The road from Glasgow to Sharm el-Sheikh has been rife with a number of extreme events, such as floods, heatwaves, wildfires; the frequent occurrences have impacted almost every individual, albeit differentially, in the intervening year. The cascading effects of climate change and the accentuated disaster risk scenarios have also presented significant threats to infrastructure assets and service continuity. The estimated US$94 trillion investments required in global infrastructure until 2040, must therefore embed resilience and enhanced adaptive capabilities.
The COP27 Presidency has made the clarion call for “enhanced global agenda for action on adaptation”. According to a UN report, 88 percent of all adaptation costs are attributed to infrastructure. Integration of climate and disaster resilience across the infrastructure life cycle of assets will be instrumental is attaining climate and sustainability goals.
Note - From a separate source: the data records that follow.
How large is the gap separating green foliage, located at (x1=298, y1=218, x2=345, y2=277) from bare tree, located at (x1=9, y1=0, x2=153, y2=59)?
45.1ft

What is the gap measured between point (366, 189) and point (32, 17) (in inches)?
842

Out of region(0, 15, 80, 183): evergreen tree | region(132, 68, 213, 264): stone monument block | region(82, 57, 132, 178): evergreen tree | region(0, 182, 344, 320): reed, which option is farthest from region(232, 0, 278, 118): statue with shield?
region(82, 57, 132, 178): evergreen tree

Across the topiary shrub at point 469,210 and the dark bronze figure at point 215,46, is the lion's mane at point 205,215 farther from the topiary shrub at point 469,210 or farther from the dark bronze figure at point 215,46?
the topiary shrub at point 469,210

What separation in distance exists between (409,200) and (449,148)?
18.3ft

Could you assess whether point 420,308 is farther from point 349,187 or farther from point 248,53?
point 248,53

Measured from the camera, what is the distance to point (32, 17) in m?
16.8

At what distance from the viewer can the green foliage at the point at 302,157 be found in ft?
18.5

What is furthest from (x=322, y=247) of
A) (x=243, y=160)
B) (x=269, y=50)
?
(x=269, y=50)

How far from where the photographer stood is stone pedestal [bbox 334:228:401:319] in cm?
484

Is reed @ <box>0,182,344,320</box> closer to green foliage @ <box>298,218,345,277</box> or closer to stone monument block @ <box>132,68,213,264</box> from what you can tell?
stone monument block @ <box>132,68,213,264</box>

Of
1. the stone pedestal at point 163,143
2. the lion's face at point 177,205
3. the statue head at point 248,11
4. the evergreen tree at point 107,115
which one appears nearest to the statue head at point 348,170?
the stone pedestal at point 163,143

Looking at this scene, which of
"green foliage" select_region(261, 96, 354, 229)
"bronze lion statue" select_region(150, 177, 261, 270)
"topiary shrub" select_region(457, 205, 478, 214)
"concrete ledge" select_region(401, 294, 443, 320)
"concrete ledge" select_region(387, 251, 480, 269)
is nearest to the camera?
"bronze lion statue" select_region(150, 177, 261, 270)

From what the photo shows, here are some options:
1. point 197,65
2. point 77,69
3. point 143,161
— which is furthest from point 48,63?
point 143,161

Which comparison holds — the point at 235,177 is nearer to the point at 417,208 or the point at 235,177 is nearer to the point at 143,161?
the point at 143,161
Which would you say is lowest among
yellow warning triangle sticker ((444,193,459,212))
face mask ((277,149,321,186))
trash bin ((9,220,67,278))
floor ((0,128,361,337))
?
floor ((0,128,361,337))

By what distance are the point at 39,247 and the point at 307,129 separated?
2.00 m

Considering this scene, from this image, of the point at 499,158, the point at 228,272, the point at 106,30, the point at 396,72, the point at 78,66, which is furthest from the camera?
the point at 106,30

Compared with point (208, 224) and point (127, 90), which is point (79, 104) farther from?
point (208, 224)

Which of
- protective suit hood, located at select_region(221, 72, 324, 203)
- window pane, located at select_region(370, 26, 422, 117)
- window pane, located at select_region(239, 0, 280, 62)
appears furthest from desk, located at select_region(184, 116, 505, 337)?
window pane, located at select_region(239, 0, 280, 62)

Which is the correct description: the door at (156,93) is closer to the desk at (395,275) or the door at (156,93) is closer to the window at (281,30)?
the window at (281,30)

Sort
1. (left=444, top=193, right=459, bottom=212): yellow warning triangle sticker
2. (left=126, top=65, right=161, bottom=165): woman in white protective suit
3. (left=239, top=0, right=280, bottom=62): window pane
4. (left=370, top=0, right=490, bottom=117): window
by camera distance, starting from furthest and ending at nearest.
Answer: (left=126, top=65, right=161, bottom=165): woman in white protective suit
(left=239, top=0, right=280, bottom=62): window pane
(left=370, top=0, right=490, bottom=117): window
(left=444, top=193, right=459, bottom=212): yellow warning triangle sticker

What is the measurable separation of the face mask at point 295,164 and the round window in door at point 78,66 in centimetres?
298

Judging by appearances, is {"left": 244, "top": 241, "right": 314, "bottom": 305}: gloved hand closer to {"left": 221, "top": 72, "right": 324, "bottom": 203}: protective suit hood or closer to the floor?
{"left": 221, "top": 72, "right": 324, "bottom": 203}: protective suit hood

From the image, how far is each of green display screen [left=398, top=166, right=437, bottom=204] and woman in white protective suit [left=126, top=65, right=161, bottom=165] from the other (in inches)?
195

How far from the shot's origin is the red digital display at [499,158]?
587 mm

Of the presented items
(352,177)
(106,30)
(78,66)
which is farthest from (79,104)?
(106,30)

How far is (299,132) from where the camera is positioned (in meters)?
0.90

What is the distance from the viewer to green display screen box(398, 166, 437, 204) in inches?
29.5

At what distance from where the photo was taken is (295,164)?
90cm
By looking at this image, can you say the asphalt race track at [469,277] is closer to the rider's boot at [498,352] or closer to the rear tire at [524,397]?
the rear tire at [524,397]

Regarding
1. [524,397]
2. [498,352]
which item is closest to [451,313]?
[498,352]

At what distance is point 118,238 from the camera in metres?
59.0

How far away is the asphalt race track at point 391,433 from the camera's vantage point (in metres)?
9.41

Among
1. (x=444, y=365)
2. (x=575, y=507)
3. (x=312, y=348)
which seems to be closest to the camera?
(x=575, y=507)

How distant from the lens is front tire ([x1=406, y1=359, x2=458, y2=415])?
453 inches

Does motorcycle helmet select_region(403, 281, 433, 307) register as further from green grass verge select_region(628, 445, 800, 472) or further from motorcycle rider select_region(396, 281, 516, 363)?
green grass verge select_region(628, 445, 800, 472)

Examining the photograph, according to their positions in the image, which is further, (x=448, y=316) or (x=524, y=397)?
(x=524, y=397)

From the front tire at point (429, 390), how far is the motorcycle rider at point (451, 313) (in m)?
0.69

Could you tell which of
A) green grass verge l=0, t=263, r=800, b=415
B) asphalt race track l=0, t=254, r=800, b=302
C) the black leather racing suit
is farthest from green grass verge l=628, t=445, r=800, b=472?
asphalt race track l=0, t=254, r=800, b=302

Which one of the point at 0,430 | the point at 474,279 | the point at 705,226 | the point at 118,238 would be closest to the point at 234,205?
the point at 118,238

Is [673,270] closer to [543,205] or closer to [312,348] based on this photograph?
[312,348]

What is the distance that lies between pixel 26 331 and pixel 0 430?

As countries are developing their Global Goal on Adaptation programme, the articulation and presentation of climate and disaster resilient infrastructure will be non-negotiable in achieving the shared goal of universal access to basic services, enabling prosperity and decent work.
Building on the key outcomes of CDRI’s engagement at COP26 in Glasgow, at COP27 CDRI envisions to strengthen the case for integrating resilience in infrastructure sectors through policy shift, scalable solutions, capacity development, risk informed financing, and joint action. COP27 and its clarion call provide an urgent and critical platform for fostering collaboration, sustaining momentum and accelerating catalytic action on climate and disaster resilient infrastructure.